TASK DATA:
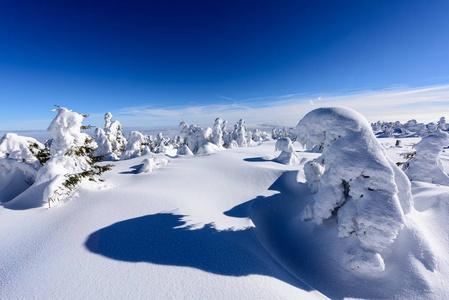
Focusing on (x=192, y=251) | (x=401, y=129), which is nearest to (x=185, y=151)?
(x=192, y=251)

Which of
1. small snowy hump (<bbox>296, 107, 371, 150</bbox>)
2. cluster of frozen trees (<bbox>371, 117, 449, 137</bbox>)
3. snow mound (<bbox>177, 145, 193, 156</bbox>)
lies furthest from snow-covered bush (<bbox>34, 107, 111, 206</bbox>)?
cluster of frozen trees (<bbox>371, 117, 449, 137</bbox>)

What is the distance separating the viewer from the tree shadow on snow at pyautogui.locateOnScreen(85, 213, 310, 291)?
564 centimetres

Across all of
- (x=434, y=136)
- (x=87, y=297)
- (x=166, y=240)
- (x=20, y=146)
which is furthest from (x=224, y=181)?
(x=434, y=136)

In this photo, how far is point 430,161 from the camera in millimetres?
12875

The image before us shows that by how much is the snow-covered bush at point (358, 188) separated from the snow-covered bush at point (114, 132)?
41337 millimetres

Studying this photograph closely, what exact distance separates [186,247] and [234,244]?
6.06 ft

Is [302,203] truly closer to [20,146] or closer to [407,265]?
[407,265]

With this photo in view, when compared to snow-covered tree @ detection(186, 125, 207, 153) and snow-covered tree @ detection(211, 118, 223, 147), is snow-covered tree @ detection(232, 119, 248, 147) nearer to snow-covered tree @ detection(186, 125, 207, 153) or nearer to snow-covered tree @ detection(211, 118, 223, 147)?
snow-covered tree @ detection(211, 118, 223, 147)

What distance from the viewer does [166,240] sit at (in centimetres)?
657

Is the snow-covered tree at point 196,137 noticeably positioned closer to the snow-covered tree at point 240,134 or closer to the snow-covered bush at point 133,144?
the snow-covered bush at point 133,144

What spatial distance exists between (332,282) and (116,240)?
7.92 metres

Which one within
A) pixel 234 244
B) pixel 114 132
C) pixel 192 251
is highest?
pixel 114 132

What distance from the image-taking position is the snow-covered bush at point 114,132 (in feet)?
130

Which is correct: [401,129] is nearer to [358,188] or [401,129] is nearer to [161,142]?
[161,142]
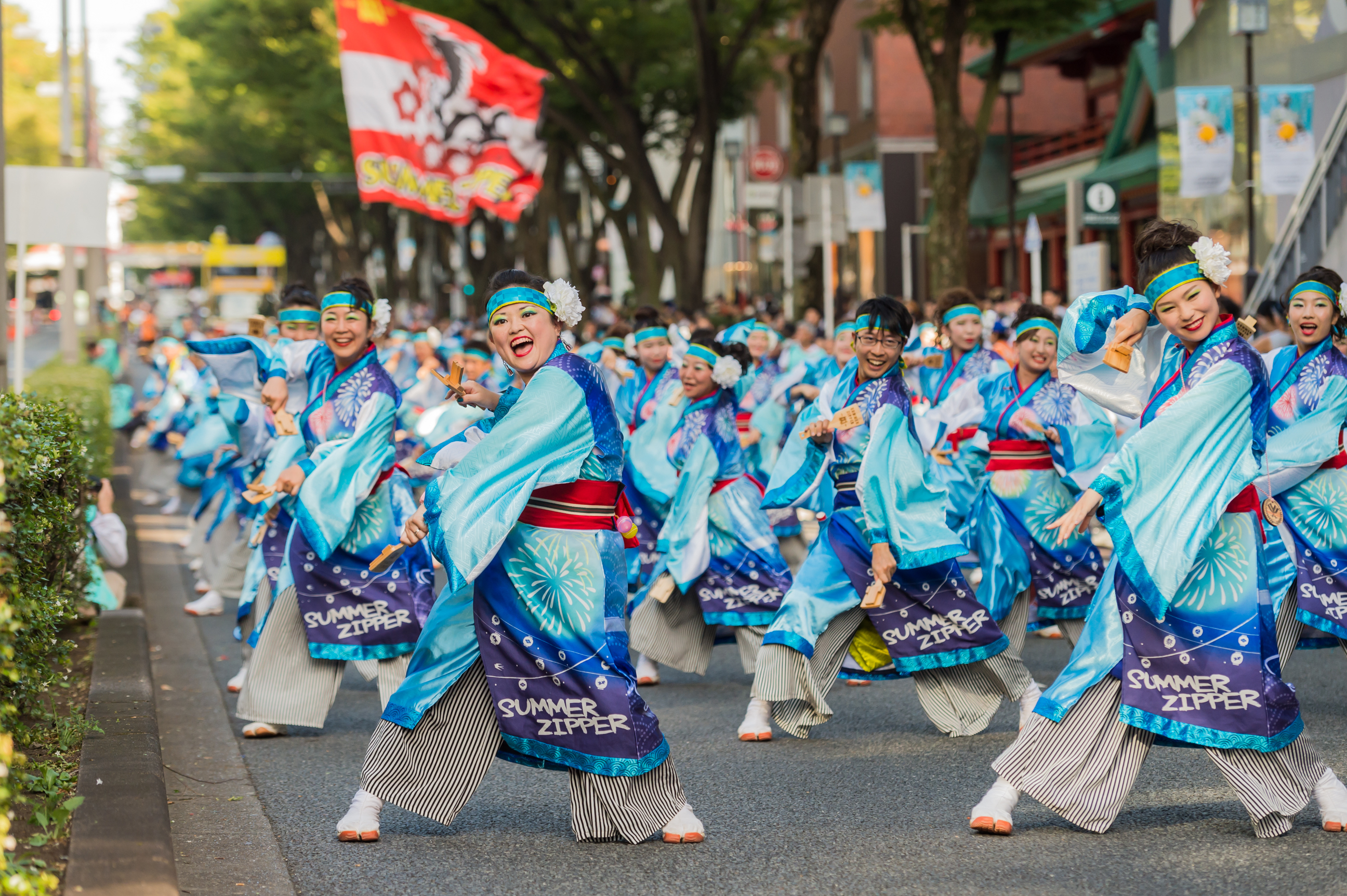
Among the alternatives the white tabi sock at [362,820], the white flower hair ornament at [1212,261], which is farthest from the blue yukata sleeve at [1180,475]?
the white tabi sock at [362,820]

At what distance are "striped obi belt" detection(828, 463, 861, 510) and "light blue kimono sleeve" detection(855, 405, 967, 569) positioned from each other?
4.0 inches

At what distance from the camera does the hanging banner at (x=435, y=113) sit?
1458 cm

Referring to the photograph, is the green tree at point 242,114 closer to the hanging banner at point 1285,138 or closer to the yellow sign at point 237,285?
the yellow sign at point 237,285

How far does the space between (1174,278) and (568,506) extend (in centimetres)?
189

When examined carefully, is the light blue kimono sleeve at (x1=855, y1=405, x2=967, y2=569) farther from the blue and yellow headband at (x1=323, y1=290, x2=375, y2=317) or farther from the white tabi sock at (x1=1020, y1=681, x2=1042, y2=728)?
the blue and yellow headband at (x1=323, y1=290, x2=375, y2=317)

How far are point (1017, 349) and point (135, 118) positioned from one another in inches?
2365

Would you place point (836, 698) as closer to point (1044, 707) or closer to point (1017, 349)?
point (1017, 349)

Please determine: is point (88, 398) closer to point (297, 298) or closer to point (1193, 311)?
point (297, 298)

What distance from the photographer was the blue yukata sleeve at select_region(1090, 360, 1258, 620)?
4.64 m

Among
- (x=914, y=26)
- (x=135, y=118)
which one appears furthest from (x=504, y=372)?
(x=135, y=118)

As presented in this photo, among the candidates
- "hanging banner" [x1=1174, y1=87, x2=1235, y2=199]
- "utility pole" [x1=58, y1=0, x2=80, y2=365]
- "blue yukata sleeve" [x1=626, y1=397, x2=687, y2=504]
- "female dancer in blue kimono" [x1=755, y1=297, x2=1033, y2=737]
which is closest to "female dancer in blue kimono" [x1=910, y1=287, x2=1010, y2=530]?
"blue yukata sleeve" [x1=626, y1=397, x2=687, y2=504]

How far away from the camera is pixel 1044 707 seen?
189 inches

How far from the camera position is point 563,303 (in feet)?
16.4

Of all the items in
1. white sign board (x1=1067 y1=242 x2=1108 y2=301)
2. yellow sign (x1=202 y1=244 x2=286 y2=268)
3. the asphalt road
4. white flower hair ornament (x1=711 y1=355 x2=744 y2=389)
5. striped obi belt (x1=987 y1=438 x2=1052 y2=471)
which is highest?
yellow sign (x1=202 y1=244 x2=286 y2=268)
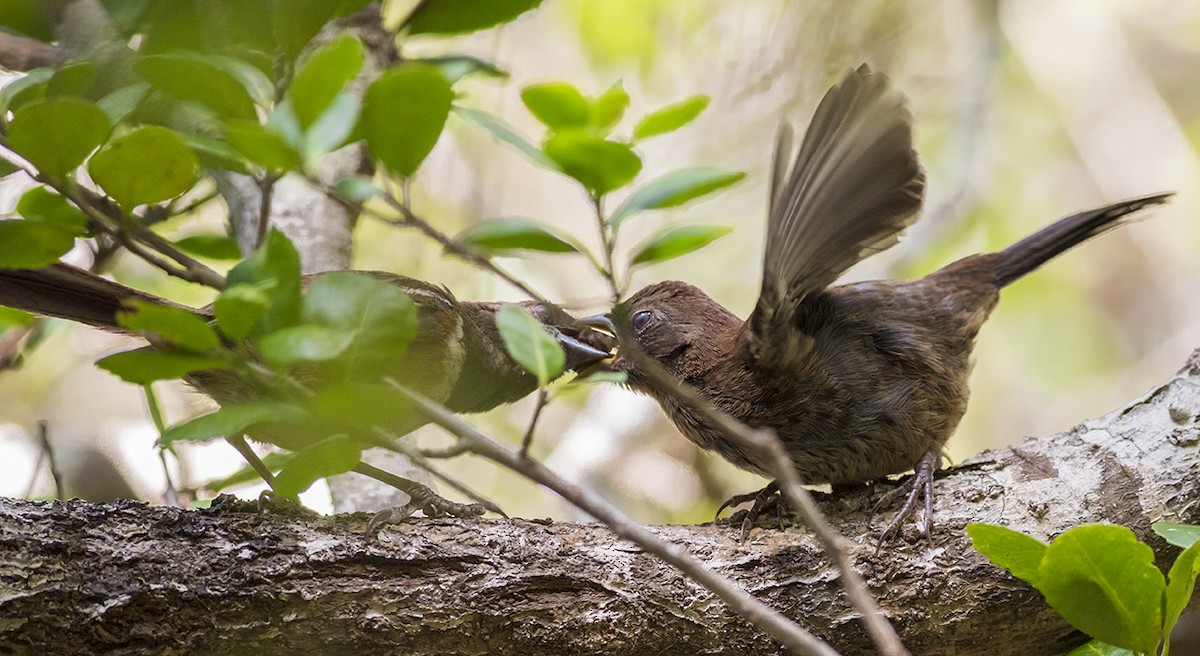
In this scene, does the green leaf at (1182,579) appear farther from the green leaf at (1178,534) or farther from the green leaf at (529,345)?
the green leaf at (529,345)

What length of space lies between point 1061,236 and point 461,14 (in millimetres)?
1823

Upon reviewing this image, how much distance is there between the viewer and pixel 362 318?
1272 mm

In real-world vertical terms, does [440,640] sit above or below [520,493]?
below

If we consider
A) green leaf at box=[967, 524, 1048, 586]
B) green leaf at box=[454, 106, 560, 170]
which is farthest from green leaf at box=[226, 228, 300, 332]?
green leaf at box=[967, 524, 1048, 586]

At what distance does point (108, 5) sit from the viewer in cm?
184

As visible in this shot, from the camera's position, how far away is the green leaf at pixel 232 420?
4.10 feet

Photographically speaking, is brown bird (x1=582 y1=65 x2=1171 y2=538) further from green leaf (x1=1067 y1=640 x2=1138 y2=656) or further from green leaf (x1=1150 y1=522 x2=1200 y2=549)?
green leaf (x1=1150 y1=522 x2=1200 y2=549)

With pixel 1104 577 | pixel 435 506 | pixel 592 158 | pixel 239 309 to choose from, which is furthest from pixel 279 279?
pixel 1104 577

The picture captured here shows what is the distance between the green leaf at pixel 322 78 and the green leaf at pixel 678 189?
0.48 metres

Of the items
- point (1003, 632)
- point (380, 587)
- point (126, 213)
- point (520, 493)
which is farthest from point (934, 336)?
point (520, 493)

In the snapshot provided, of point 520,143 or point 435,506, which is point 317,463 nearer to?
point 520,143

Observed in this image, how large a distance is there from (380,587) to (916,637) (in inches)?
43.1

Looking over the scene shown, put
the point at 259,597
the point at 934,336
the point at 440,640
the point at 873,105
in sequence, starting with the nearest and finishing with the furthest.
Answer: the point at 259,597 → the point at 440,640 → the point at 873,105 → the point at 934,336

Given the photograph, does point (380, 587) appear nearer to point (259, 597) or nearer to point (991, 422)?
point (259, 597)
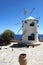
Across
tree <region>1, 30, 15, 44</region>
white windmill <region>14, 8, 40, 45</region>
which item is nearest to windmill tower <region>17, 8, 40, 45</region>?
white windmill <region>14, 8, 40, 45</region>

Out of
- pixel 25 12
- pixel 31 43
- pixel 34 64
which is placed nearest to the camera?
pixel 34 64

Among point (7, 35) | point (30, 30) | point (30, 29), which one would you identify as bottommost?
point (7, 35)

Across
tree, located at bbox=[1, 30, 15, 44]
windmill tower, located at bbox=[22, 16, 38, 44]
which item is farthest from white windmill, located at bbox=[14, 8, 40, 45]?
tree, located at bbox=[1, 30, 15, 44]

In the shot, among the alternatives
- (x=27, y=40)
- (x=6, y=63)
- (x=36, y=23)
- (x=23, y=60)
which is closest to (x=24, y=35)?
(x=27, y=40)

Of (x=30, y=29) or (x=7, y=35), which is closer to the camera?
(x=30, y=29)

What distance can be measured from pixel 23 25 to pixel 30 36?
3829 mm

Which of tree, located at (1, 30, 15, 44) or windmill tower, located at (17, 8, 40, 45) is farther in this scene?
tree, located at (1, 30, 15, 44)

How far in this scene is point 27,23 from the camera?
40.8m

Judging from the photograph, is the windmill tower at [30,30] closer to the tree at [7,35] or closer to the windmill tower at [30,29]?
the windmill tower at [30,29]

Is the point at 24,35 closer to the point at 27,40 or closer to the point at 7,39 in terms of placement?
the point at 27,40

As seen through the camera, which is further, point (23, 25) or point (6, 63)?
point (23, 25)

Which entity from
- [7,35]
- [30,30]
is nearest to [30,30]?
[30,30]

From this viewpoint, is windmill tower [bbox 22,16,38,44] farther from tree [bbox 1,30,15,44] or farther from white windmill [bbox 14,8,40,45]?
tree [bbox 1,30,15,44]

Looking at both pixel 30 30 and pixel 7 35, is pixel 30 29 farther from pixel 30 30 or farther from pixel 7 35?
pixel 7 35
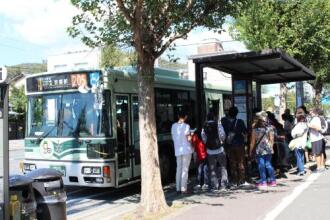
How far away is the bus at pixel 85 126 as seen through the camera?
11.0 meters

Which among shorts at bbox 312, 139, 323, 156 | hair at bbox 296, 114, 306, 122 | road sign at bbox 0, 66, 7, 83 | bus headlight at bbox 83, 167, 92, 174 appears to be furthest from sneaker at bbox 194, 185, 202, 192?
road sign at bbox 0, 66, 7, 83

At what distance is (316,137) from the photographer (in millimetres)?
14867

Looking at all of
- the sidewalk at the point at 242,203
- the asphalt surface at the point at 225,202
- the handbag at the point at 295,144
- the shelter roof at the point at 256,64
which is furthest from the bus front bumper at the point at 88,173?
the handbag at the point at 295,144

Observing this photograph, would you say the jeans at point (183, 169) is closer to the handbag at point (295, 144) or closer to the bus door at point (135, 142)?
the bus door at point (135, 142)

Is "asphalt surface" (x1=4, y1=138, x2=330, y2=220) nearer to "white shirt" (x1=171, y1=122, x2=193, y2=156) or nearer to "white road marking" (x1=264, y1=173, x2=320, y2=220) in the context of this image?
"white road marking" (x1=264, y1=173, x2=320, y2=220)

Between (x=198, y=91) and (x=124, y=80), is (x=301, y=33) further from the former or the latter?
(x=124, y=80)

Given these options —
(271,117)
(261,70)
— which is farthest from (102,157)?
(261,70)

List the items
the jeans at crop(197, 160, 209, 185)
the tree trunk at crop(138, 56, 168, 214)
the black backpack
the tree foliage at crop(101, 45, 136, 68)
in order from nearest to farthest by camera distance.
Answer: the tree trunk at crop(138, 56, 168, 214) → the tree foliage at crop(101, 45, 136, 68) → the black backpack → the jeans at crop(197, 160, 209, 185)

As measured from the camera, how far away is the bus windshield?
1102 centimetres

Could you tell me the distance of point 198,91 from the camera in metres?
13.2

TASK PROMPT: Can you render the records as a numbered list, beginning at the line that has "Is the point" and stopping after the line that has "11.0 meters"? Leave out blank lines and the pictures.

WRITTEN RESPONSE:
1. Is the point at 24,35 closer to the point at 27,40 or closer to the point at 7,39 in terms of placement?
2. the point at 27,40
3. As seen through the camera, which is further, point (23, 25) or point (6, 63)?
4. point (23, 25)
5. Which entity from
6. - [7,35]
7. - [30,30]
8. is nearest to [30,30]?
9. [30,30]
10. From this viewpoint, is windmill tower [bbox 22,16,38,44] farther from tree [bbox 1,30,15,44] or farther from white windmill [bbox 14,8,40,45]?
11. tree [bbox 1,30,15,44]
12. Looking at both pixel 30 30 and pixel 7 35, is pixel 30 29 farther from pixel 30 30 or farther from pixel 7 35?
13. pixel 7 35
14. How far away is the bus at pixel 85 126 as seen through the camera?
15. 11.0 meters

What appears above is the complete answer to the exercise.